-
آن برهنه گفت ترسان زین منم ** که ببرند از درازی دامنم
- Çıplak “Benim korkum da şundan: Gelirlerse elbisemin eteğini keserler!” dedi.
-
کور گفت اینک به نزدیک آمدند ** خیز بگریزیم پیش از زخم و بند 2615
- Kör dedi ki: “İşte bak, yaklaştılar. Hadi onlar gelip çatmadan, bizi yakalayıp dövmeden, bağlamadan biz kaçalım.”
-
کر همیگوید که آری مشغله ** میشود نزدیکتر یاران هله
- Sağır dedi ki: “ Hakikaten dostlar, gürültü gittikçe yaklaşıyor, haydin!
-
آن برهنه گفت آوه دامنم ** از طمع برند و من ناآمنم
- Çıplak, eyvahlar olsun, dedi… Gelirlerse tamah ederler, elbisemi alırlar, ben hiç emin değilim!
-
شهر را هشتند و بیرون آمدند ** در هزیمت در دهی اندر شدند
- Şehri bırakıp çıktılar, koşa koşa bir köye geldiler.
-
اندر آن ده مرغ فربه یافتند ** لیک ذرهی گوشت بر وی نه نژند
- O köyde semiz bir kuş buldular.
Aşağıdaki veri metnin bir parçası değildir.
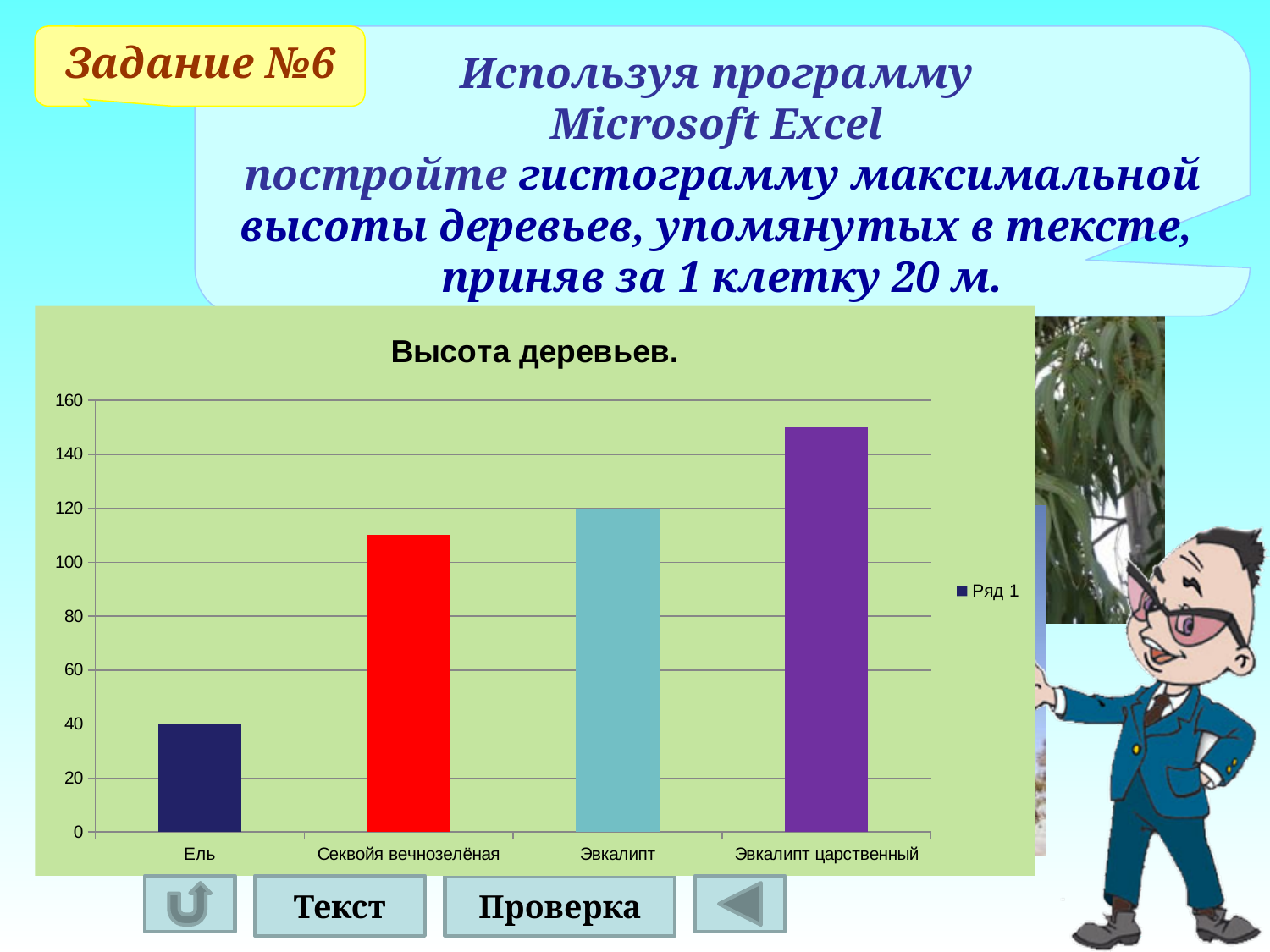
How many series does the legend of the chart "Высота деревьев." list? 1 Which category has the lowest value in the chart "Высота деревьев."? Ель Is the value for Секвойя вечнозелёная greater or less than 100 in the chart "Высота деревьев."? greater What is the value for Ель in the chart "Высота деревьев."? 40 Which is larger in the chart "Высота деревьев.": the value for Секвойя вечнозелёная or the value for Эвкалипт? Эвкалипт What is the value for Эвкалипт in the chart "Высота деревьев."? 120 How many categories are shown in the chart "Высота деревьев."? 4 What is the difference between the values for Эвкалипт and Ель in the chart "Высота деревьев."? 80 Is the value for Эвкалипт царственный greater or less than 160 in the chart "Высота деревьев."? less What kind of chart is "Высота деревьев."? bar chart Which category has the highest value in the chart "Высота деревьев."? Эвкалипт царственный What is the legend entry shown in the chart "Высота деревьев."? Ряд 1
Kuş pek semizdi, vücudunda zerre kadar et yoktu, öyle arıktı ki!
-
مرغ مردهی خشک وز زخم کلاغ ** استخوانها زار گشته چون پناغ 2620
- Ölmüş bir kuştu, kargaların gagalamasından kemikleri bile incelmiş, ipliğe dönmüştü.
-
زان همیخوردند چون از صید شیر ** هر یکی از خوردنش چون پیل سیر
- Aslanların avlarını yemesi gibi o kuşu yediler… Üçü de tok filler gibi semirip şiştiler.
-
هر سه زان خوردند و بس فربه شدند ** چون سه پیل بس بزرگ و مه شدند
- Üçü de üç tane besili, semiz ve büyük file döndüler!
-
آنچنان کز فربهی هر یک جوان ** در نگنجیدی ز زفتی در جهان
- Üç genç de öyle semirdi, öyle şişmanladı ki şişmanlıktan âleme sığamaz oldular!